EXERCISE BRIEF: Repeat every entry in the listing below, exactly.

--- start of DATA FOR THIS TASK ---

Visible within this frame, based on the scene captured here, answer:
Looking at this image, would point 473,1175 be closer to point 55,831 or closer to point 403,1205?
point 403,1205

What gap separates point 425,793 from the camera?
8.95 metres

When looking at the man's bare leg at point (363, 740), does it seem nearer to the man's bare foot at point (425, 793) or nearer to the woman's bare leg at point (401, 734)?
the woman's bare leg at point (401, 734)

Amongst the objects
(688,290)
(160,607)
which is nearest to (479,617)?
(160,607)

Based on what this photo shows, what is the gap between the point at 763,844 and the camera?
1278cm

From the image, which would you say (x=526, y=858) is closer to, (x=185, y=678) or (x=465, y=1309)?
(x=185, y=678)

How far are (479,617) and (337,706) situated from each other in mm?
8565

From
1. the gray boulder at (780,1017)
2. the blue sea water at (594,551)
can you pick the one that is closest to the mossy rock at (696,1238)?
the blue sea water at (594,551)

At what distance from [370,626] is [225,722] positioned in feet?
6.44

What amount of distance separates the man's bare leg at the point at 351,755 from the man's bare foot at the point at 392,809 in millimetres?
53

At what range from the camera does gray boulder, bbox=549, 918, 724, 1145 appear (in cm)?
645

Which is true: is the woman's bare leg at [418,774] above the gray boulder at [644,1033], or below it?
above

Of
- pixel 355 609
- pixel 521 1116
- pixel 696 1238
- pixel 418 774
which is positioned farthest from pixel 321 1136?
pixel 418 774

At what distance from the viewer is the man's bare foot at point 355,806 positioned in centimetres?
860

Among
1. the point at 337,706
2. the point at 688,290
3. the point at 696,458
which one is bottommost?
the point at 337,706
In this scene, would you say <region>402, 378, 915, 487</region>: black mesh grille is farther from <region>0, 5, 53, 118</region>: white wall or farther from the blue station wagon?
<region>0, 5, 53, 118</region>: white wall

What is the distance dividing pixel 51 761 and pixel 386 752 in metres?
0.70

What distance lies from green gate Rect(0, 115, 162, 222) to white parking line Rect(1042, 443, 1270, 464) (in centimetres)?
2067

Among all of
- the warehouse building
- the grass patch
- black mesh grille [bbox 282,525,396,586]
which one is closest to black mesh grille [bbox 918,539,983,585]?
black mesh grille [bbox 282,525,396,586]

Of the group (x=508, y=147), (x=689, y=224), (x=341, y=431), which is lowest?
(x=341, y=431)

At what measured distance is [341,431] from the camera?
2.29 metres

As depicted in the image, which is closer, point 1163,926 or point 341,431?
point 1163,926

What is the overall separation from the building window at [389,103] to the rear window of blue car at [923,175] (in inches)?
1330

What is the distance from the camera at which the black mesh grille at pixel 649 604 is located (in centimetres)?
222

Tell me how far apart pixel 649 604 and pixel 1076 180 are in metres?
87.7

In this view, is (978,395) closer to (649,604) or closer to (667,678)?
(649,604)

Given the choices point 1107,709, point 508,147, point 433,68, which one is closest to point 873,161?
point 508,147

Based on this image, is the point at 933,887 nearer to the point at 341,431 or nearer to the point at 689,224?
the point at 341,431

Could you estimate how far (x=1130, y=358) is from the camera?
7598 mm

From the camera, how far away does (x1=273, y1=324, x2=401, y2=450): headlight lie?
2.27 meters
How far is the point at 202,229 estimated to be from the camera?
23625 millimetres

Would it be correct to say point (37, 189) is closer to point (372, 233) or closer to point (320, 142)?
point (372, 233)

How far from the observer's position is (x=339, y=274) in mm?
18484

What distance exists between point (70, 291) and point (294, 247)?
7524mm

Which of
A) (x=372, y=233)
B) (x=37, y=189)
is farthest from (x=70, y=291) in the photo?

--- end of DATA FOR THIS TASK ---

EXERCISE ANSWER:
Visible within this frame, based on the scene captured here, answer:
Looking at this image, would point 473,1175 be closer to point 55,831 or closer to point 403,1205?
point 403,1205

What gap separates point 425,793 from the camera?
8.95 metres

When looking at the man's bare leg at point (363, 740), does it seem nearer to the man's bare foot at point (425, 793) or nearer to the woman's bare leg at point (401, 734)?
the woman's bare leg at point (401, 734)

Amongst the objects
(688,290)
(160,607)
which is nearest to (479,617)?
(160,607)

Based on what this photo shows, what is the gap between the point at 763,844 and the camera?
1278cm

From the image, which would you say (x=526, y=858) is closer to, (x=185, y=678) or (x=465, y=1309)?
(x=185, y=678)

How far are (479,617) and (337,706) situated from each other in mm?
8565

From
1. the gray boulder at (780,1017)
2. the blue sea water at (594,551)
can you pick the one that is closest to the mossy rock at (696,1238)?
the blue sea water at (594,551)

At what distance from [370,626] is [225,722] positioned in feet?
6.44

What amount of distance separates the man's bare leg at the point at 351,755 from the man's bare foot at the point at 392,809 in millimetres?
53

At what range from the camera does gray boulder, bbox=549, 918, 724, 1145 appear (in cm)?
645

Which is true: is the woman's bare leg at [418,774] above the gray boulder at [644,1033], or below it?
above

Of
- pixel 355 609
- pixel 521 1116
- pixel 696 1238
- pixel 418 774
which is positioned farthest from pixel 321 1136?
pixel 418 774

At what distance from the viewer is the man's bare foot at point 355,806 positioned in centimetres?
860

Among
1. the point at 337,706
2. the point at 688,290
3. the point at 696,458
which one is bottommost?
the point at 337,706
In this scene, would you say <region>402, 378, 915, 487</region>: black mesh grille is farther from <region>0, 5, 53, 118</region>: white wall or farther from the blue station wagon?
<region>0, 5, 53, 118</region>: white wall

What is the distance dividing pixel 51 761 and pixel 386 752 in metres?
0.70

What distance lies from green gate Rect(0, 115, 162, 222) to white parking line Rect(1042, 443, 1270, 464) (in centimetres)?
2067

Among all of
- the warehouse building
- the grass patch
- black mesh grille [bbox 282,525,396,586]
which one is closest to black mesh grille [bbox 918,539,983,585]?
black mesh grille [bbox 282,525,396,586]

Of the group (x=508, y=147), (x=689, y=224), (x=341, y=431), which is lowest?
(x=341, y=431)

At what measured distance is [341,431] from the camera?
2.29 metres

As depicted in the image, which is closer, point 1163,926 or point 341,431?
point 1163,926

What is the overall separation from the building window at [389,103] to the rear window of blue car at [923,175] (in inches)?
1330

What is the distance from the camera at which the black mesh grille at pixel 649 604 is located (in centimetres)?
222

Tell me how far apart pixel 649 604 and pixel 1076 180 are in metres?
87.7

In this view, is (978,395) closer to (649,604) or closer to (667,678)?
(649,604)

Given the choices point 1107,709, point 508,147, point 433,68, which one is closest to point 873,161?
point 508,147

Based on this image, is the point at 933,887 nearer to the point at 341,431 or nearer to the point at 689,224?
the point at 341,431

Could you estimate how far (x=1130, y=358) is from the camera?
7598 mm

From the camera, how far away does (x1=273, y1=324, x2=401, y2=450): headlight lie?
2.27 meters
How far is the point at 202,229 estimated to be from the camera?
23625 millimetres

Would it be correct to say point (37, 189) is closer to point (372, 233) or closer to point (320, 142)?
point (372, 233)

How far from the observer's position is (x=339, y=274) in mm?
18484

What distance exists between point (70, 291) and point (294, 247)?
7524mm

Which of
A) (x=372, y=233)
B) (x=37, y=189)
is farthest from (x=70, y=291) in the photo?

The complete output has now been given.